Sully queries your Skimmer or Workiz data directly in chat, which matters when you are in the truck and not in front of a laptop. The questions in this piece are literally prompts you can run today.

For more on how AI fits into pool operations, see our AI for pool service companies guide, the customer reactivation playbook, and the home service KPIs playbook.

Sources

Frequently Asked Questions

5 questions home service owners actually ask about this.

  • 01What is a healthy revenue per pool per month in 2026?

    Residential full-service accounts are landing at $140 to $160 per pool per month per poolfounder and Skimmer data. Premium service tiers push $200 to $250. Accounts below $130 are almost always grandfathered pricing that has not kept up with chemical and labor inflation. Check the rate date, not just the rate.

  • 02How do I know if a route is actually profitable?

    Pull revenue minus chemical cost minus labor hours at loaded rate minus truck cost, by route, for a trailing quarter. Dense routes with 5-minute gaps between stops will show 30% to 50% higher revenue per labor hour than sparse routes. If a route shows negative contribution margin two quarters in a row, it is structurally broken, not cyclically slow.

  • 03Will I lose customers if I raise prices?

    Some. The industry pattern on pricing lifts of $15 to $25 per month with 60 days of notice is 5% to 10% churn. The operator in this story saw 7.4%. On the accounts that stay, margin improves immediately and the cancels are almost always replaced inside two months at current pricing.

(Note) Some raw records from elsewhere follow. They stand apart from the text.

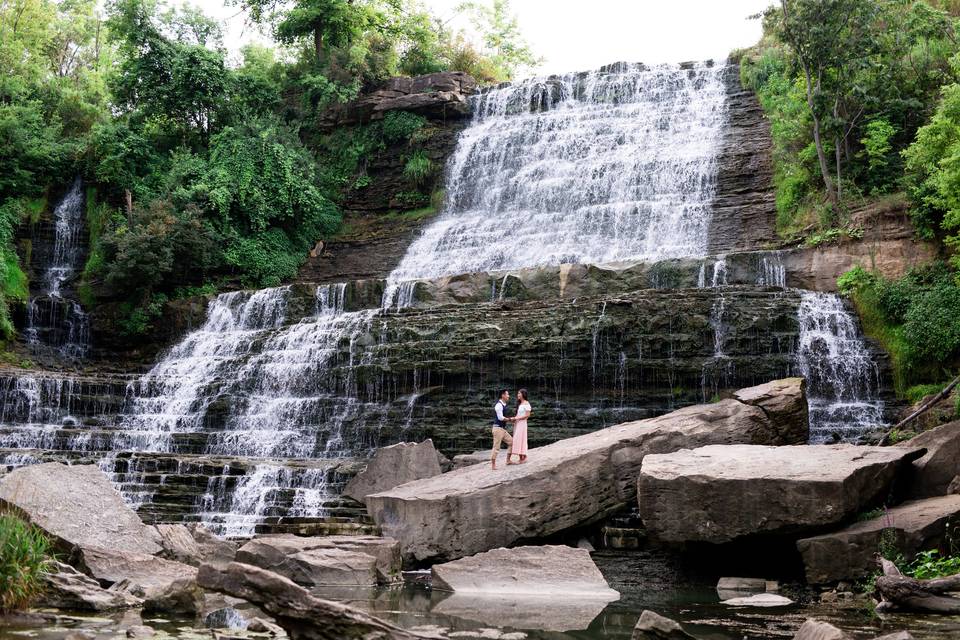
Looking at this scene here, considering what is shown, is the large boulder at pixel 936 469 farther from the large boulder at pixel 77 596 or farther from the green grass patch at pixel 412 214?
the green grass patch at pixel 412 214

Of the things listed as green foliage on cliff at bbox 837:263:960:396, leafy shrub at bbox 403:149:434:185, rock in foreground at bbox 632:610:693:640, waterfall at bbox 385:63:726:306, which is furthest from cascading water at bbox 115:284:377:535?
green foliage on cliff at bbox 837:263:960:396

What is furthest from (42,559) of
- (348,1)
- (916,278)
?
(348,1)

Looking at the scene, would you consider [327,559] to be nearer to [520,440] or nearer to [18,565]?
[520,440]

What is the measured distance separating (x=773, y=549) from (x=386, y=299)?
15347 mm

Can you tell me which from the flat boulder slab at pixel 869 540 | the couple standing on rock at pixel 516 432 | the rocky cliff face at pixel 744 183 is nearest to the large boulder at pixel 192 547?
the couple standing on rock at pixel 516 432

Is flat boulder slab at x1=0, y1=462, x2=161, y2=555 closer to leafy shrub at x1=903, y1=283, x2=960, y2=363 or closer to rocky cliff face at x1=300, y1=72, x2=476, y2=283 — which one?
leafy shrub at x1=903, y1=283, x2=960, y2=363

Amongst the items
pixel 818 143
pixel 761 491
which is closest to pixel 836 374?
pixel 761 491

  • 04Should I fire unprofitable accounts?

    Rarely. Re-price them first. Most unprofitable accounts are not unprofitable because the customer is unreasonable, they are unprofitable because the rate has not moved since 2019. Give them the new rate and a cancel option. The customers who stay are the ones worth keeping.

  • 05How does route density beat adding accounts?

    Adding accounts to a sparse route makes the route slightly less sparse but still inefficient. Tightening density on existing stops compounds. A tech who moves from 14 pools a day to 18 pools a day adds $3,100 a week in capacity without hiring, without any new marketing spend, and without any new customer acquisition cost. That is four extra stops of pure margin.